Comme dans Le Chant des partisans, un ami est tombé et un autre est sorti de l’ombre pour prendre sa place. Le temps du deuil pour est passé. Voici venu le temps de l’espoir. Et cet espoir s’appelle Dieudonné.

Il est son successeur, son héritier légitime, bien que, pour des raisons obscures, le grand défunt ne l’ait pas adoubé de son vivant. Comme lui, Dieudonné est un combattant. Un guerrier solitaire. Comme lui, c’est un martyr. Dominique Venner, martyr par sa mort. Dieudonné, martyrisé de son vivant comme l’a opportunément rappelé, ici même, mon ami Nicolas Gauthier. Ce qui lui vaut d’être ainsi persécuté, c’est de dénoncer sans relâche, par son rire, le tentaculaire complot talmudique.
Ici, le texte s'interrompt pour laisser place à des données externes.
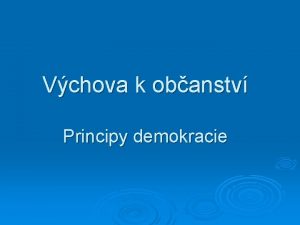 Vchova k obanstv Principy demokracie Hlavn znaky demokracie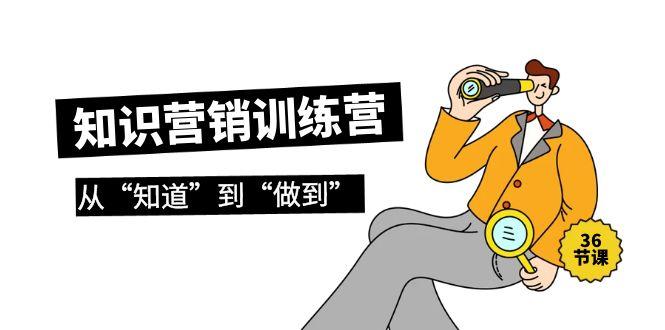 (9512期)知识营销训练营·实操班,从“知道”到“做到”(36节课)-云创网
Mais Dieudonné ne saurait être réduit à son rôle d’humoriste. C’est un homme d’action : n’a-t-il pas fondé un parti antisioniste qui a obtenu de très beaux scores dans les banlieues parisiennes où une jeunesse rebelle se révolte contre la pieuvre intouchable et innommable ? C’est aussi un chercheur infatigable : n’a-t-il pas révélé, après une patiente et épuisante enquête, que les négriers, y compris arabes, étaient tous d’origine juive ?

Mais Dieudonné est aussi, et surtout, un penseur. Comme l’était Dominique Venner. Mais, contrairement à lui qui restait entravé par on ne sait quel complexe générationnel et qui avait choisi de cibler le Coran plutôt que le Talmud, il est d’une lucidité clairvoyante sur le seul et véritable ennemi qui tente de nous asservir. Et comme tous les penseurs, les vrais penseurs, il est parfois taraudé par le doute.
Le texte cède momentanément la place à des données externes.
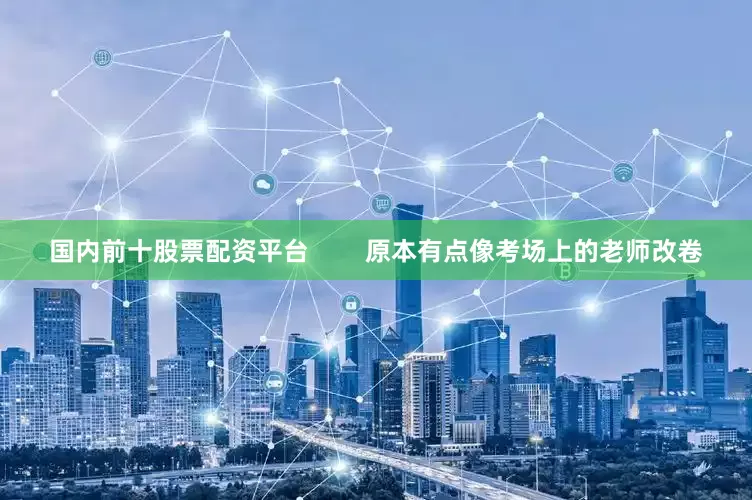 国内前十股票配资平台        原本有点像考场上的老师改卷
Un jour, il était interviewé sur une chaîne de télévision par un journaliste provocateur. Il lui fut demandé ce qu’il pensait des révélations de la chaîne Al-Manar, celle de l’héroïque résistance libanaise, qui avait découvert que les juifs avaient inoculé le SIDA à l’Afrique noire, provoquant un génocide en comparaison duquel celui dont ils prétendent avoir souffert n’est qu’un point de détail.

Tout autre que Dieudonné aurait abondé dans le sens d’Al-Manar, la chaîne du Hezbollah étant réputée pour le sérieux de ses informations. Mais pas lui, sage d’entre les sages. Il répondit qu’il avait des « doutes », qu’il « s’interrogeait » et demanda simplement qu’une commission d’enquête impartiale et honnête réponde à cette question essentielle.

On lui chercha, et vous savez qui est « on », querelle pour ces propos. Mais quel crime avait-il commis ? Douter ? S’interroger ? C’est le propre des philosophes. La commission d’enquête ne vit pas le jour. Ni l’ONU, ni le TPI de La Haye, ni les médias aux ordres ne relayèrent cette modeste exigence de vérité sur un des crimes les plus abominables de l’histoire de l’humanité.

Il n’est pourtant pas trop tard. Cette commission d’enquête est nécessaire. Pour qu’elle soit neutre et objective, ni les pays occidentaux, soumis à la botte sioniste, ni les pays africains, victimes et donc manquant de sérénité pour juger, ne peuvent en faire partie. Un seul État — oui, un seul ! — peut en prendre l’initiative. Cet État est l’héritier de la belle et ancienne culture perse. Il n’est pas situé en Afrique. Et il a montré qu’il savait courageusement résister aux pressions sionistes.

C’est donc, à l’évidence, dans la capitale de la République islamique d’Iran que doit se réunir la commission. Et c’est là-bas, et seulement là-bas, que Dieudonné sera en sécurité quand il viendra témoigner. Mais je ne saurais conclure sans dire encore une fois tout le respect que j’ai pour celui qui nous a quittés. Et c’est ainsi que Venner est grand et que Dieudonné est son prophète.